* TRY IT
Could you repeat, word for word, the line with "resting: 0%" and every line after it in the records below, leaving out any pictures?

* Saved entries
------------------------------------------------
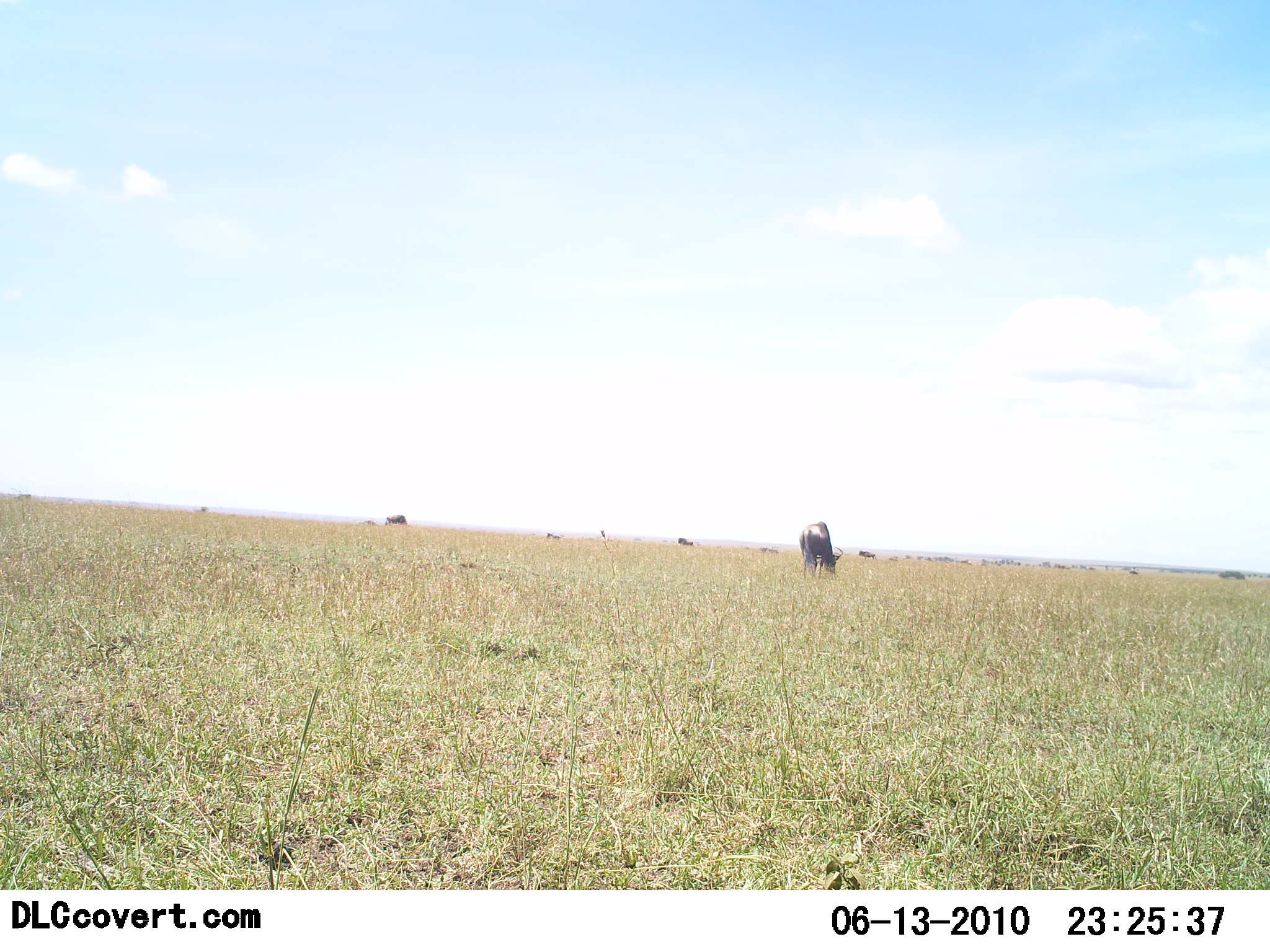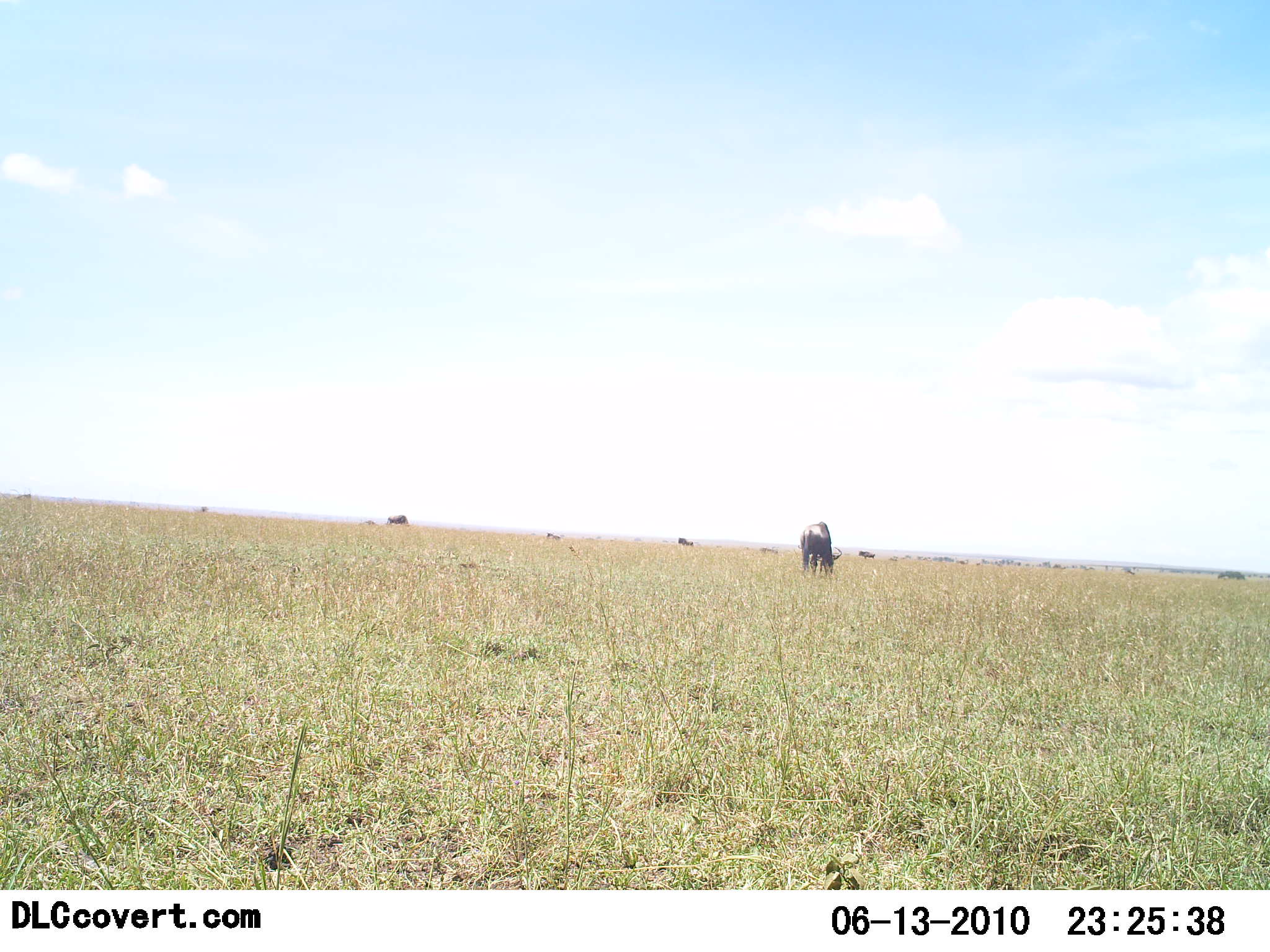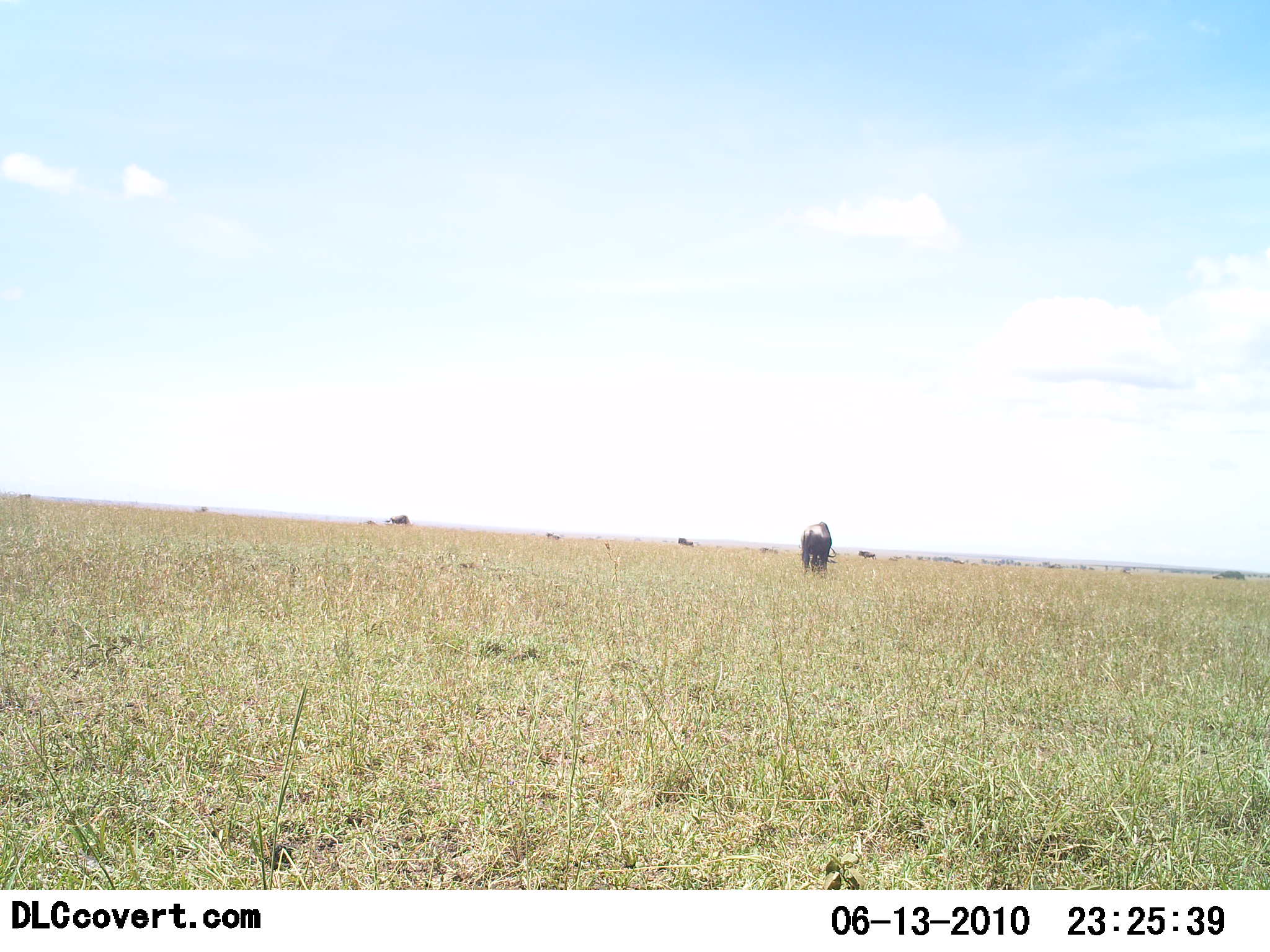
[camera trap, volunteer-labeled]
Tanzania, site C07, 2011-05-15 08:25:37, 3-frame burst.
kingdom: Animalia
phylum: Chordata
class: Mammalia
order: Artiodactyla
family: Bovidae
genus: Connochaetes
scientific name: Connochaetes taurinus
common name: blue wildebeest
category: wildebeest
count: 2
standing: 30%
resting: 0%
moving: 10%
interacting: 0%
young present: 0%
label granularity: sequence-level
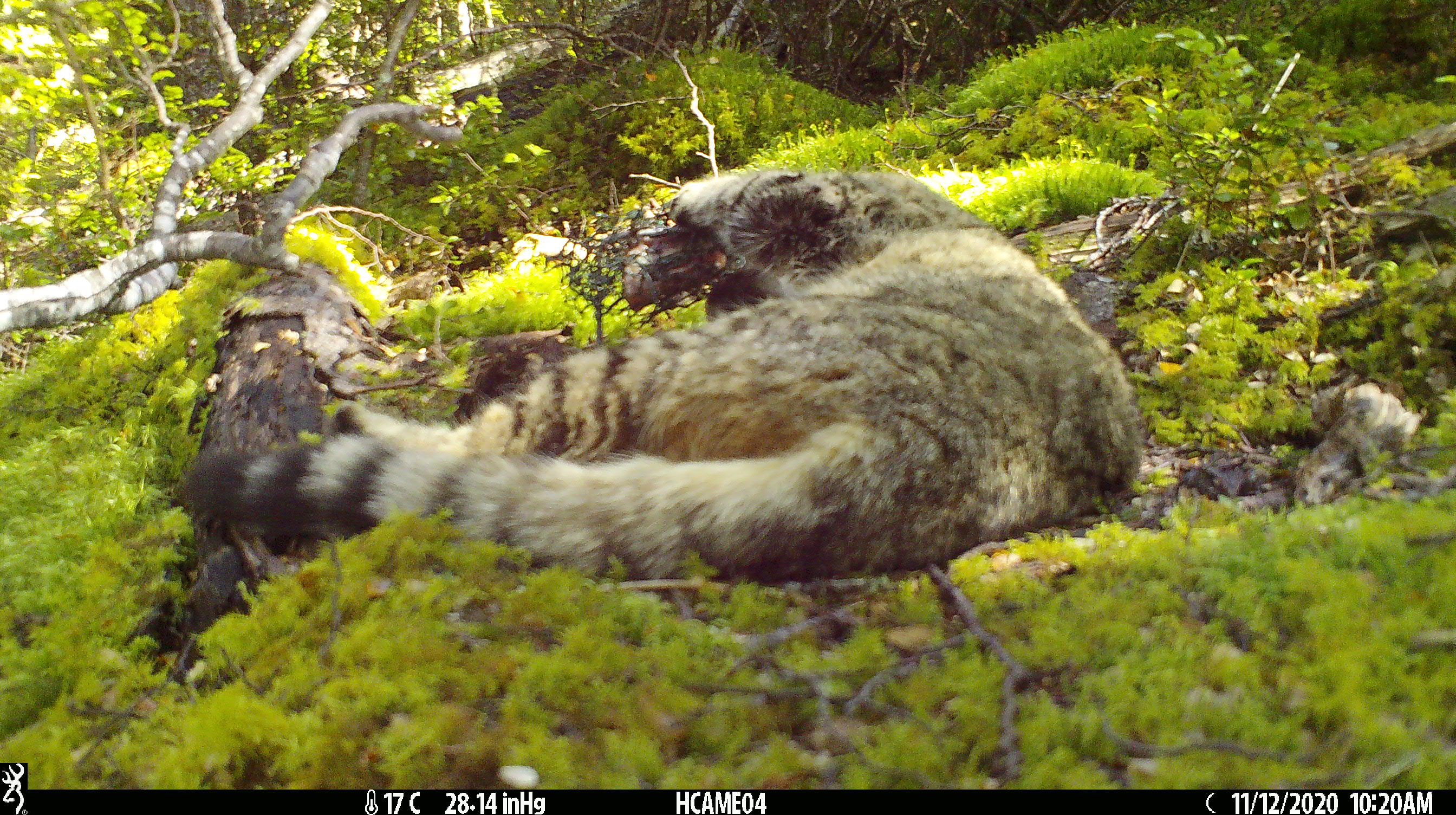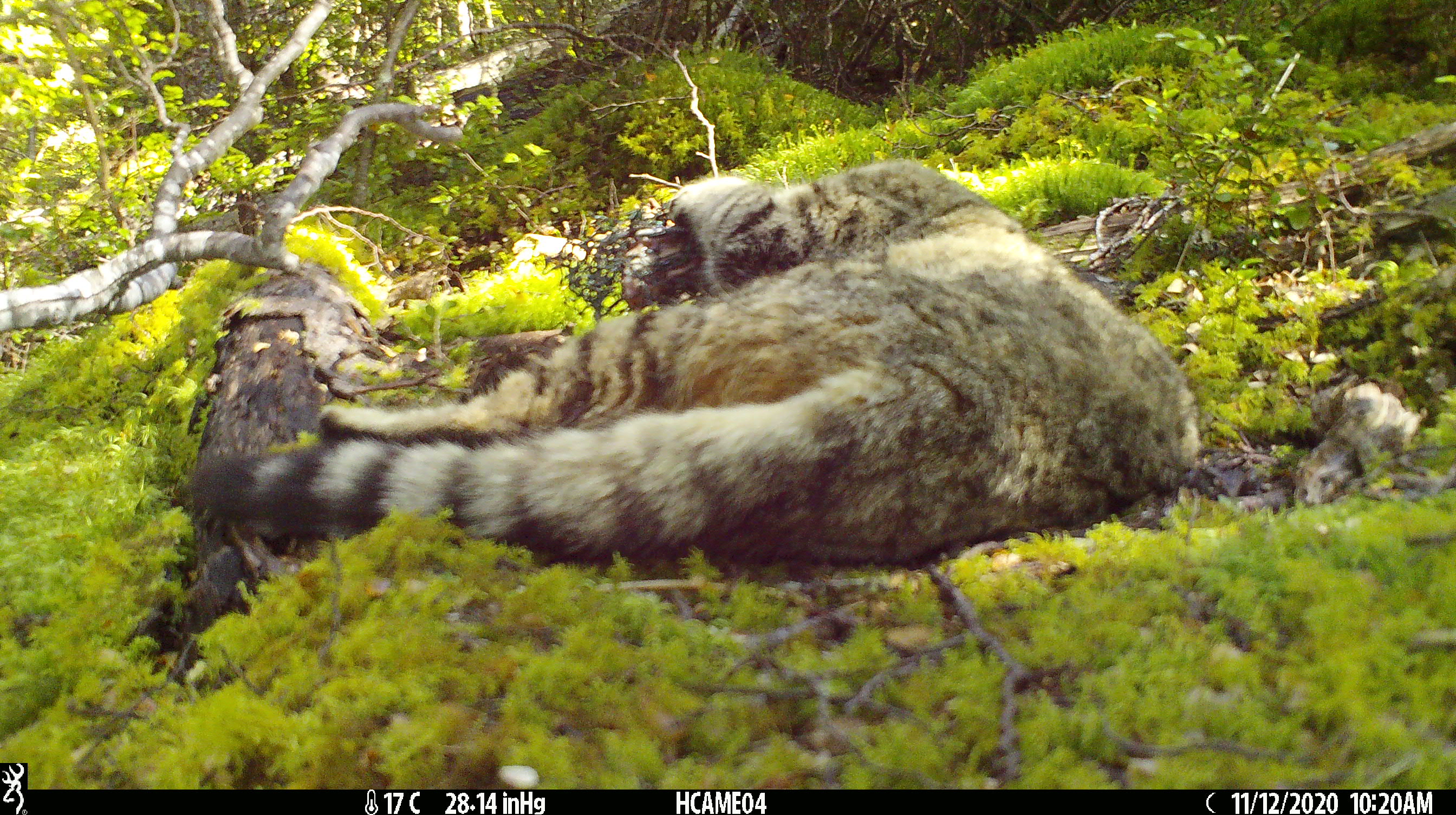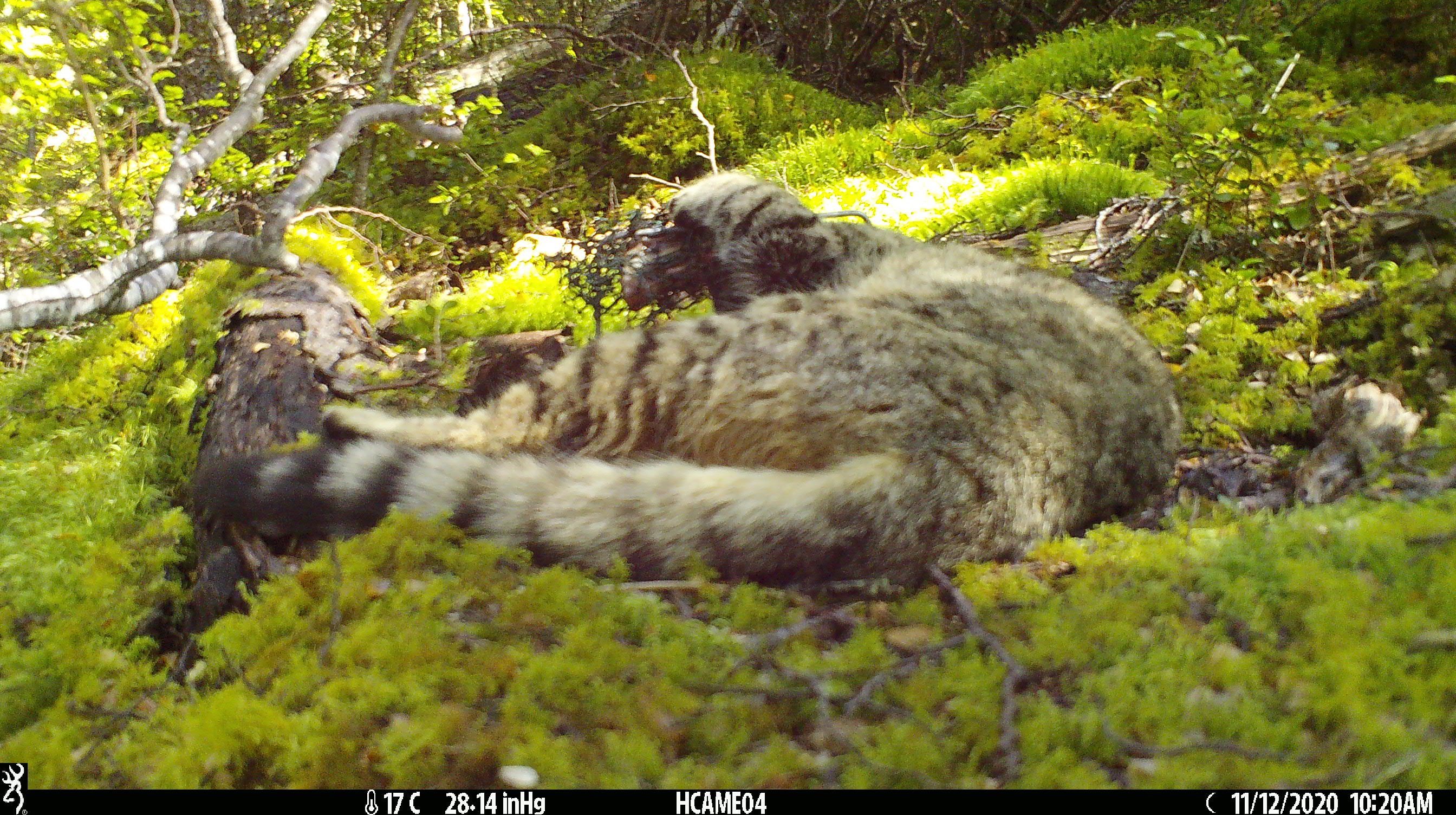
------------------------------------------------
* SOLVED EXERCISE
resting: 0%
moving: 10%
interacting: 0%
young present: 0%
label granularity: sequence-level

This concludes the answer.